Hopper argues EPA is unwilling to give landowners the benefit of the doubt that they didn’t know they were damaging wetlands, which can sometimes appear dry.
He points to the 1985 case of Ocie and Carey Mills, a father and son convicted of violating the Clean Water Act and Rivers and Harbors Appropriation Act after filling in wetlands in the Florida Panhandle’s East Bay, despite being warned by the previous owner they needed a permit to do so.
Though their conviction was upheld on two appeals, the pair earned sympathy from Judge Roger Vinson of the U.S. District Court for the Northern District of Florida.
"In a reversal of terms that is worthy of Alice in Wonderland, the regulatory hydra which emerged from the Clean Water Act mandates in this case that a landowner who places clean fill dirt on a plot of subdivided dry land may be imprisoned for the statutory felony offense of ‘discharging pollutants into the navigable waters of the United States,’" he wrote.
‘Up to his old tricks’
For his part, Phillips argues DOJ only levied fraud charges against him as revenge for not following EPA’s instructions.
"They went after me for the wetland violation, and then they threw anything else they could on the wall and saw what stuck," he said.
That’s also how Phillips describes the events leading up to his escape from federal prison.
Initially sentenced to five years’ probation, Phillips went to prison after a judge found he broke a condition of his probation by running a development business out of his halfway house.
Phillips maintains he was set up by prosecutor McLean and his brother, Todd, who was then a federal probation officer in Montana but did not directly supervise Phillips.
Federal officials deny that. EPA and the IRS investigated Phillips’ employment on their own, they say, without the probation office, after receiving a tip from one of his associates.

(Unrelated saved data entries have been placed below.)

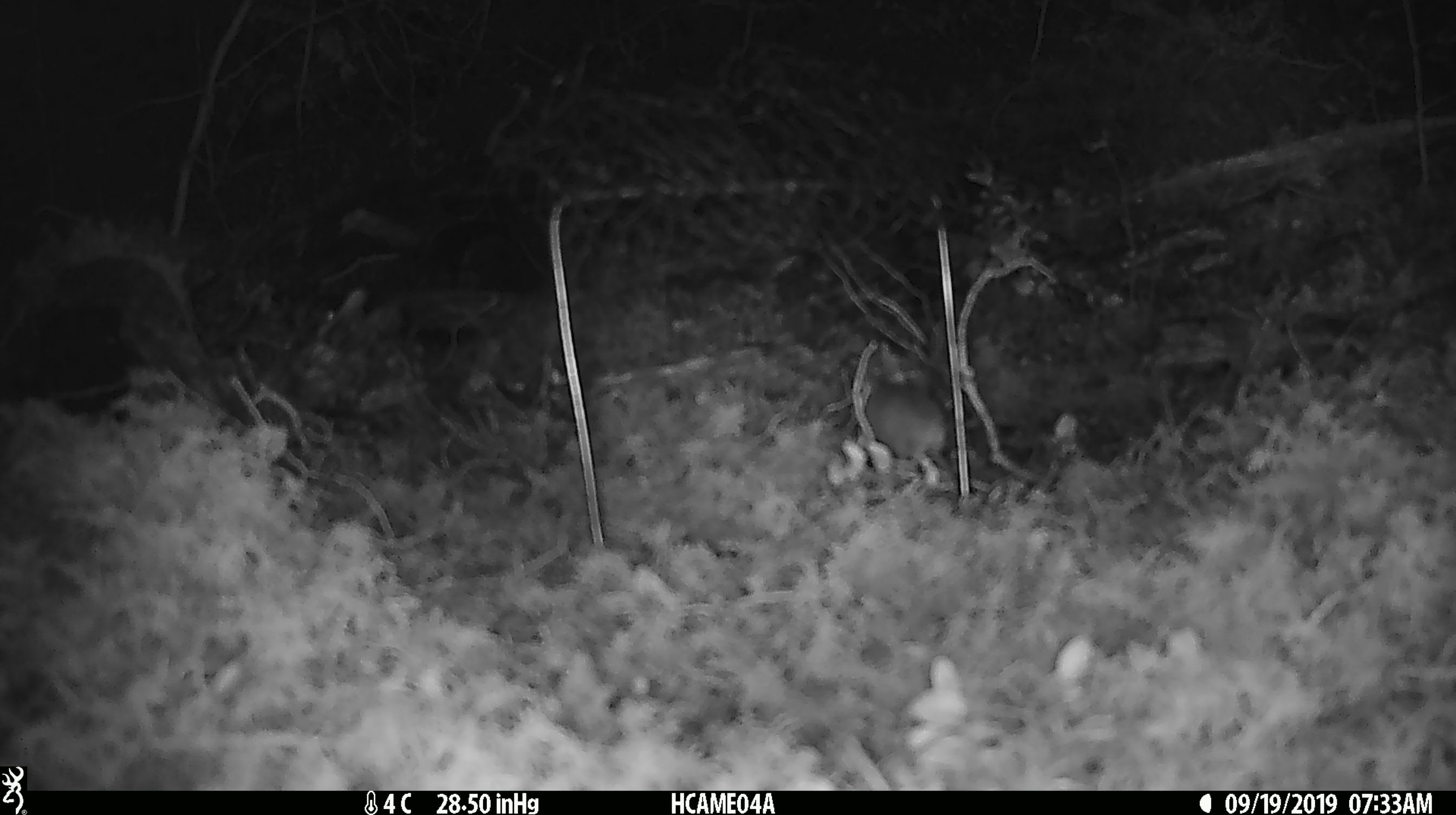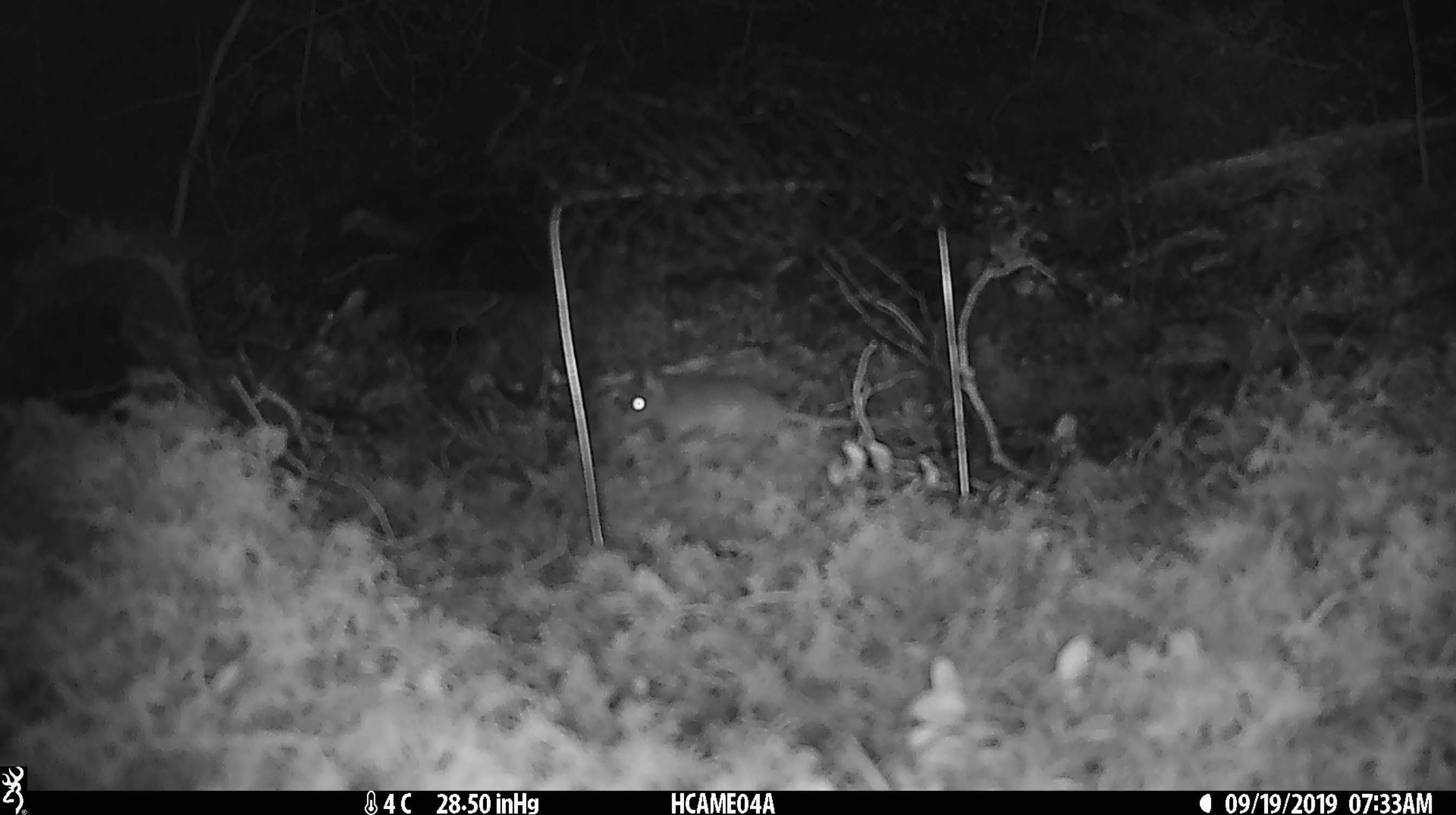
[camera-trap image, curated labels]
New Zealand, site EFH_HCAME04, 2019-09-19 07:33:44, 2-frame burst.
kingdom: Animalia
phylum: Chordata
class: Mammalia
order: Rodentia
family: Muridae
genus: Mus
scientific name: Mus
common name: mouse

FCI Sheridan, a minimum-security prison in Oregon where Phillips was sent to serve his time, is only partially fenced. So Phillips walked out and headed for Mexico in the spring of 2004 after learning prosecutors were about to charge him with lying under oath about his employment history.
"I left and didn’t plan on ever coming back," Phillips recalled recently. "As far as I’m concerned, it wasn’t my government anymore."
U.S. marshals found him four years later after getting a tip from someone Phillips cheated in Mexico who Googled him, according to multiple people involved in the case.
"He was up to his old tricks," McLean said. "David Allen Phillips is a grifter first and foremost. It just so happened we got him on the Clean Water Act, but he was not an otherwise law-abiding guy."
Horgan, who transferred to EPA headquarters a couple of years after Phillips was caught, said the experience inspired EPA’s "most wanted" webpage, which still advertises environmental fugitives (Greenwire, Jan. 4, 2011).
Phillips says he kept out of trouble in Mexico. He got off parole for the perjury and escape charges in 2015 and has had a clean record since then. He lives around Phoenix and doesn’t work much, he said, because he has "post-traumatic stress" from being hounded by EPA.
As for Mountain Valley Ranch, the property never turned into the luxury log cabin development Phillips envisioned.
It reverted back to the previous owner in 1997 after Phillips defaulted on his payments. Phillips did fund $43,000 worth of mitigation there as part of his sentence.
That work included repairing the banks of Fred Burr Creek and restoring some of the wetlands. But some of the damage remains. At least six artificial ponds are still there, visible via satellite.